• Work request 1: In the eLife decision letter, which technique did the authors adapt to find chromosomal regions that form loops with the provirus's CTCF binding region?
• Work request 2: Return the part of the eLife decision letter starting at "Editor: Jeremy Luban1" and ending at "a revised submission.", copied word for word.

• Selected excerpt:
[Start of section]

Editor: Jeremy Luban1

In the interests of transparency, eLife includes the editorial decision letter and accompanying author responses. A lightly edited version of the letter sent to the authors after peer review is shown, indicating the most substantive concerns; minor comments are not usually included.

Thank you for submitting your article "The human leukemia virus HTLV-1 alters the structure and transcription of host chromatin in cis" for consideration by eLife. Your article has been reviewed by two peer reviewers, and the evaluation has been overseen by a Reviewing Editor and Wenhui Li as the Senior Editor. The reviewers have opted to remain anonymous.

The reviewers have discussed the reviews with one another and the Reviewing Editor has drafted this decision to help you prepare a revised submission.

I apologize for the delay, but I am pleased to tell you that I have now obtained thoughtful reviews, and all of the reviewers were positive about your manuscript. Both reviewers had suggestions that I believe will strengthen the message of your manuscript. I believe that appropriate responses can be provided without any further experimentation. Please respond to each of the reviewers comments in an itemized response letter, along with a revised manuscript.

Reviewer #1:

The authors have studied how the presence of a binding site for the chromatin architectural protein CTCF within the HTLV-1 provirus affects chromatin loops within the host cell nucleus. Using an elegant adaptation of the circular chromosome conformation capture (4C) technique, they identify chromosomal regions that form loops with the CTCF binding region of the provirus. The loops are shown to form in cis and not in trans and to alter transcription of host genes near the integration site and distant sites within a loop.

Overall, this is an interesting and well performed study. The manuscript could be improved by considering the following points:

1) The results clearly show that the CTCF binding site in the viral genome can participate in looping with cis host genomic elements, but whether this alters host genomic looping as the authors suggest is less clear. Can the authors define the loop patterns that would be present in the region of the integration site when no provirus is present?

2) It would be helpful to provide a schematic of the authors' modifications to the 4C method.

3) How have the quantitative aspects of this method been validated?

4) The altered chromosomal looping and consequent effects on host gene transcription will be different in each clone with a different integration site. Overall, it is not clear how this affects HTLV-1 persistence or oncogenic potential. Some discussion of these points would strengthen the manuscript.

Reviewer #2:

It has been known for many years that insertional activation (or, rarely, inactivation) of gene expression is the principal mechanism by which they cause cancer, a fact which enabled scientists to identify and study in simple animal models, genes which turned out to be of central importance to human cancer. HTLV has always been a somewhat embarrassing exception; in only a few cases has oncogenic disruption of genes near the site of integration. The elegant study by Melamed et al., submitted to eLife, promises to provide an answer to this quandary, and to significantly advance our understanding of important aspects of the HTLV-host interaction.

[End of section]

• Data provided:
[Start of section]

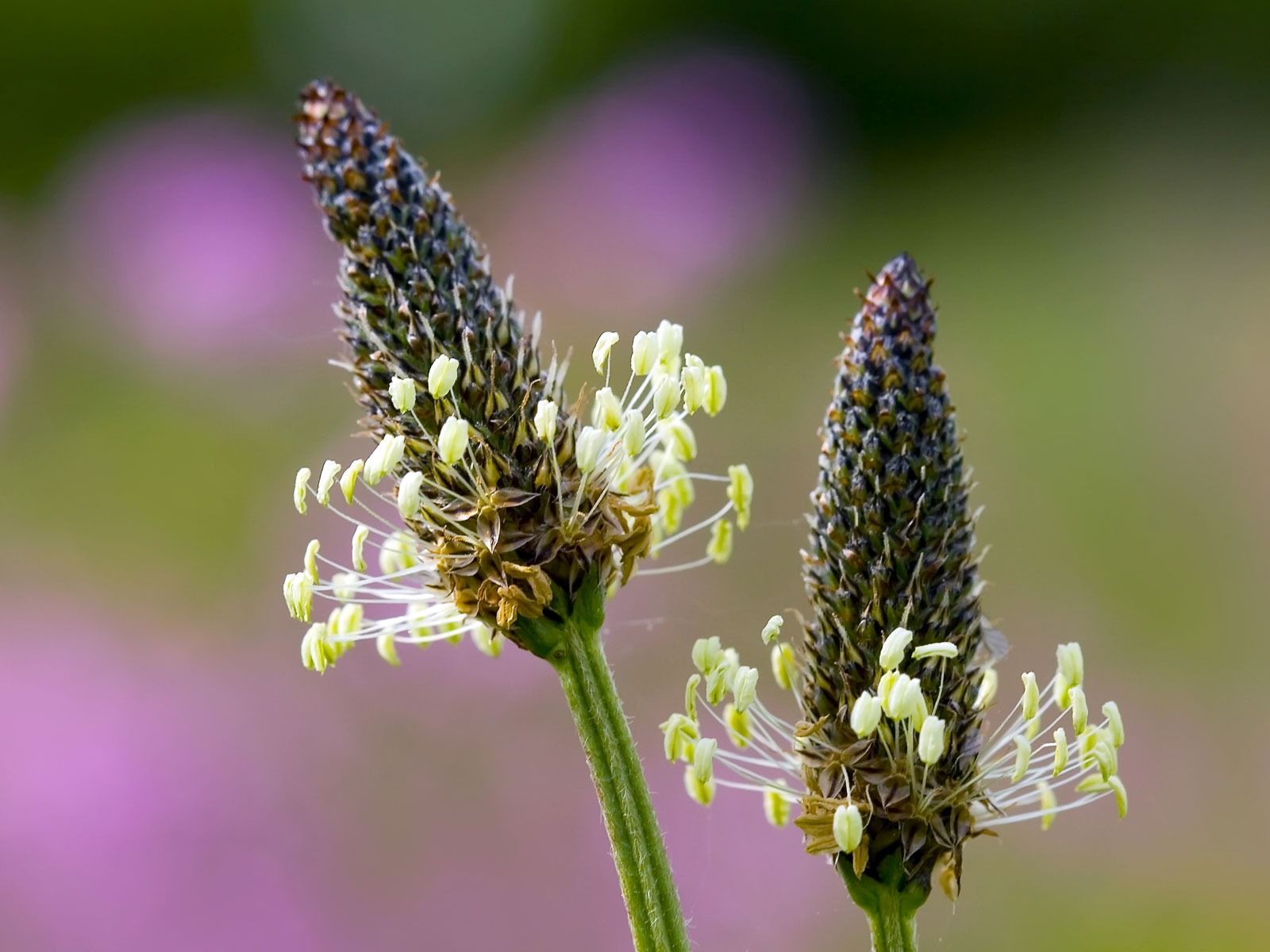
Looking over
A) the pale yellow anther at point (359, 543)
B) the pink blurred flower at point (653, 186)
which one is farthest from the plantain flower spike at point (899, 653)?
the pink blurred flower at point (653, 186)

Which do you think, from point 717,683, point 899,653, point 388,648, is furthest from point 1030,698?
point 388,648

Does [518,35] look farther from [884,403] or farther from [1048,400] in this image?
[884,403]

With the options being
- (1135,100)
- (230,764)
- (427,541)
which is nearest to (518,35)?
(1135,100)

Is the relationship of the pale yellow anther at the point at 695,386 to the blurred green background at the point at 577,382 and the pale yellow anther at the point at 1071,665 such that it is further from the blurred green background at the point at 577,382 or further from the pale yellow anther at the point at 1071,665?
the blurred green background at the point at 577,382

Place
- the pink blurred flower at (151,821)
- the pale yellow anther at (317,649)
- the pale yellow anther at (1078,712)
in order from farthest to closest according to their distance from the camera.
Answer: the pink blurred flower at (151,821)
the pale yellow anther at (317,649)
the pale yellow anther at (1078,712)

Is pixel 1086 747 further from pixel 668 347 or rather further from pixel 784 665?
pixel 668 347

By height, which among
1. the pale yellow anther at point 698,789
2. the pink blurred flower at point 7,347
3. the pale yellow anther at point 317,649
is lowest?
the pale yellow anther at point 698,789

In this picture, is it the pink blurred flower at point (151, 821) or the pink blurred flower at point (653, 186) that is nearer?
the pink blurred flower at point (151, 821)
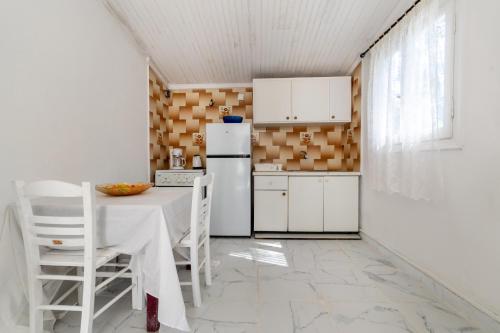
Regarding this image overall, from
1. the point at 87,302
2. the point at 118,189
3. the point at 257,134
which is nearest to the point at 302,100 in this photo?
the point at 257,134

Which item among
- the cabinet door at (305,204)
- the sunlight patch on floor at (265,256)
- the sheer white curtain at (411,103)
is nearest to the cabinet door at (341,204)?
the cabinet door at (305,204)

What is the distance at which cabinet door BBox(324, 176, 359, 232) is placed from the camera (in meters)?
3.33

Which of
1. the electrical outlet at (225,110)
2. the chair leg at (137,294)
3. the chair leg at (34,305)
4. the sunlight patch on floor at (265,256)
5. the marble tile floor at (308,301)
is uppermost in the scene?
the electrical outlet at (225,110)

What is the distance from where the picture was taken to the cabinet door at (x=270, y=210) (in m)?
3.38

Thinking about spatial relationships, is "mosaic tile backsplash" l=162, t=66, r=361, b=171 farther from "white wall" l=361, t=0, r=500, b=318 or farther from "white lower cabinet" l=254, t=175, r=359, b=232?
"white wall" l=361, t=0, r=500, b=318

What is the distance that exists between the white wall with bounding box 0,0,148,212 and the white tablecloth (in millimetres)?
239

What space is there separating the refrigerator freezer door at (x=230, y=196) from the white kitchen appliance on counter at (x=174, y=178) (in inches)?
11.8

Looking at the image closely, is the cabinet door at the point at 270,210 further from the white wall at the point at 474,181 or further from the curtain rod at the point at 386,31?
the curtain rod at the point at 386,31

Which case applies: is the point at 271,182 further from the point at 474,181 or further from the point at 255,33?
the point at 474,181

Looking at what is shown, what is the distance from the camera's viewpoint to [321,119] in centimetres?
354

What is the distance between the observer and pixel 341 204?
3.34m

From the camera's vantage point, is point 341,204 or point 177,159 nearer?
point 341,204

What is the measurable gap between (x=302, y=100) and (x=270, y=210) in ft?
5.27

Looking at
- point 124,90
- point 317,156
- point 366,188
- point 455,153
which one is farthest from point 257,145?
point 455,153
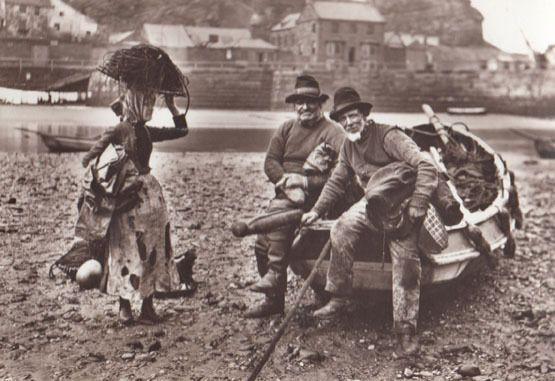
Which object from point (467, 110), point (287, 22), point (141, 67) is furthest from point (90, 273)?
point (467, 110)

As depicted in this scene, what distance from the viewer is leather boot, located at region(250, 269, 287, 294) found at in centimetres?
300

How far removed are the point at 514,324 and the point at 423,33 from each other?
1.76 meters

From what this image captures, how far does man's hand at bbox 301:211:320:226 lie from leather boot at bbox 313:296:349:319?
17.4 inches

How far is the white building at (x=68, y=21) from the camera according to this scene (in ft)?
10.5

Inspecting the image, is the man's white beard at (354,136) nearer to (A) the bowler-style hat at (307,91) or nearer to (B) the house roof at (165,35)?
(A) the bowler-style hat at (307,91)

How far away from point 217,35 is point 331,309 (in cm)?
161

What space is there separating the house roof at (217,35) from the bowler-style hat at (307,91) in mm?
593

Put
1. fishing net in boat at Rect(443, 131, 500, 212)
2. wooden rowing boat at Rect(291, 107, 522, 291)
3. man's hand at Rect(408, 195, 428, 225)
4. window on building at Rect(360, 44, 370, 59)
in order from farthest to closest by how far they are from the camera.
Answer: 1. fishing net in boat at Rect(443, 131, 500, 212)
2. window on building at Rect(360, 44, 370, 59)
3. wooden rowing boat at Rect(291, 107, 522, 291)
4. man's hand at Rect(408, 195, 428, 225)

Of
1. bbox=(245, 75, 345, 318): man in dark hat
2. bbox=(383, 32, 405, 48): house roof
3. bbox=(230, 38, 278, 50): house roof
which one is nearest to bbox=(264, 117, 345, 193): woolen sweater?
bbox=(245, 75, 345, 318): man in dark hat

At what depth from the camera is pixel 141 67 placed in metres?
2.64

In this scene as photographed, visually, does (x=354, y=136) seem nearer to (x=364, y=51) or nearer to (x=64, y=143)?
(x=364, y=51)

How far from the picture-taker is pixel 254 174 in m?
4.72

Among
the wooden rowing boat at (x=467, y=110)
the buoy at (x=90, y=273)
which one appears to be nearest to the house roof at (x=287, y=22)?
the buoy at (x=90, y=273)

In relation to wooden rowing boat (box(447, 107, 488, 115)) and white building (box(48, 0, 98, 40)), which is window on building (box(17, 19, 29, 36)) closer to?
white building (box(48, 0, 98, 40))
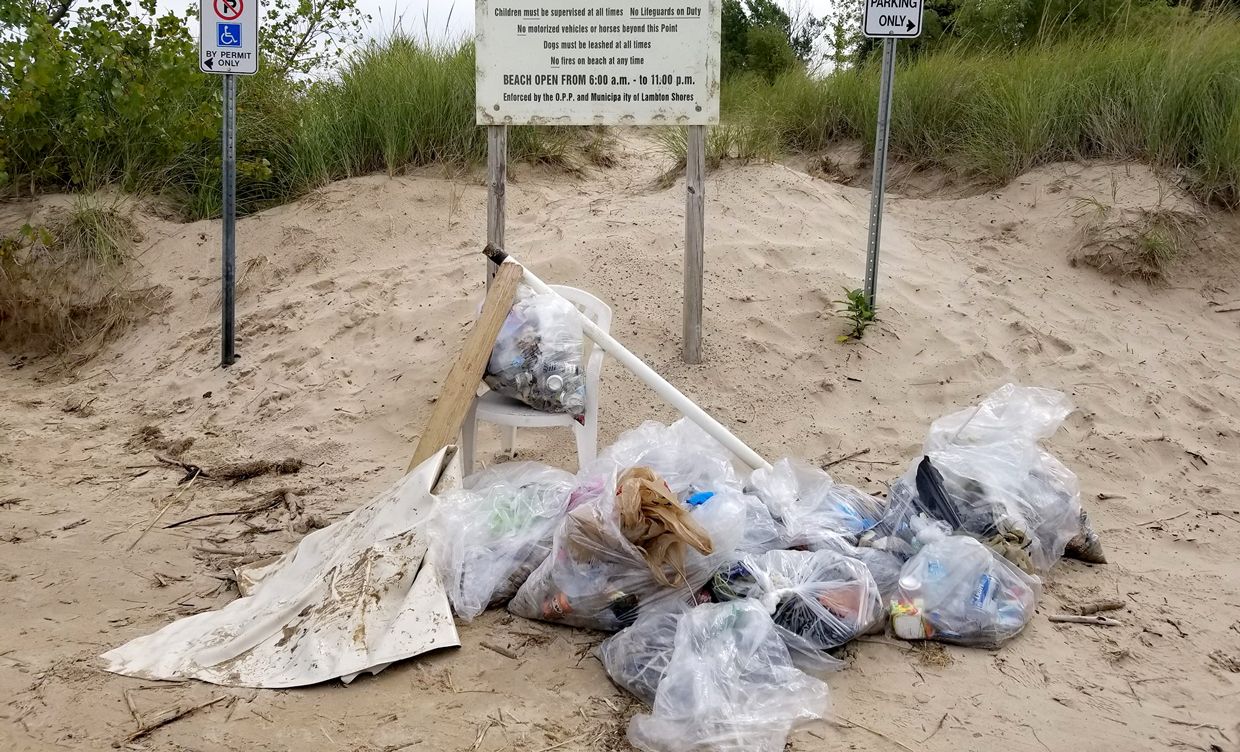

[End of section]

• Answer area 1: The circular chromosome conformation capture (4C) technique.

• Answer area 2:
Editor: Jeremy Luban1

In the interests of transparency, eLife includes the editorial decision letter and accompanying author responses. A lightly edited version of the letter sent to the authors after peer review is shown, indicating the most substantive concerns; minor comments are not usually included.

Thank you for submitting your article "The human leukemia virus HTLV-1 alters the structure and transcription of host chromatin in cis" for consideration by eLife. Your article has been reviewed by two peer reviewers, and the evaluation has been overseen by a Reviewing Editor and Wenhui Li as the Senior Editor. The reviewers have opted to remain anonymous.

The reviewers have discussed the reviews with one another and the Reviewing Editor has drafted this decision to help you prepare a revised submission.